Op 22 juli 2021 heeft de Rechtbank Zeeland-West-Brabant uitspraak gedaan in een ontnemingszaak tegen een verdachte die eerder was veroordeeld voor het medeplegen van het bewerken en verwerken van cocaïne in een laboratorium. De officier van justitie had een vordering ingediend om het wederrechtelijk verkregen voordeel vast te stellen op € 75.000,-, na een eerdere vordering van € 150.000,-. De verdediging betwistte de vordering en stelde dat er geen concrete en toetsbare onderbouwing was voor de berekening van het wederrechtelijk verkregen voordeel, vooral omdat het 'Cokeboek', dat als basis diende voor de berekening, niet was overgelegd.

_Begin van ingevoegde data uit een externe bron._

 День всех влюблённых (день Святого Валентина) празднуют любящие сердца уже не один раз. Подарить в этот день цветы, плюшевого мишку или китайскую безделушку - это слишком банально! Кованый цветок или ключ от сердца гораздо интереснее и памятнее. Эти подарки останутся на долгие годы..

De rechtbank oordeelde dat de schatting van het wederrechtelijk verkregen voordeel gebaseerd moest zijn op wettige bewijsmiddelen. Aangezien er geen concrete aanwijzingen waren dat de verdachte daadwerkelijk geld had verdiend met de strafbare feiten, en omdat het 'Cokeboek' niet was overgelegd, kon de rechtbank niet verifiëren op basis van welke gegevens de bedragen waren berekend. Hierdoor was de rechtbank van oordeel dat niet aannemelijk was geworden dat de verdachte wederrechtelijk verkregen voordeel had verkregen. De vordering van de officier van justitie werd dan ook afgewezen.
De uitspraak werd gedaan door een meervoudige kamer, met mr. R.J.H. Goossens als voorzitter, en is openbaar uitgesproken op dezelfde dag.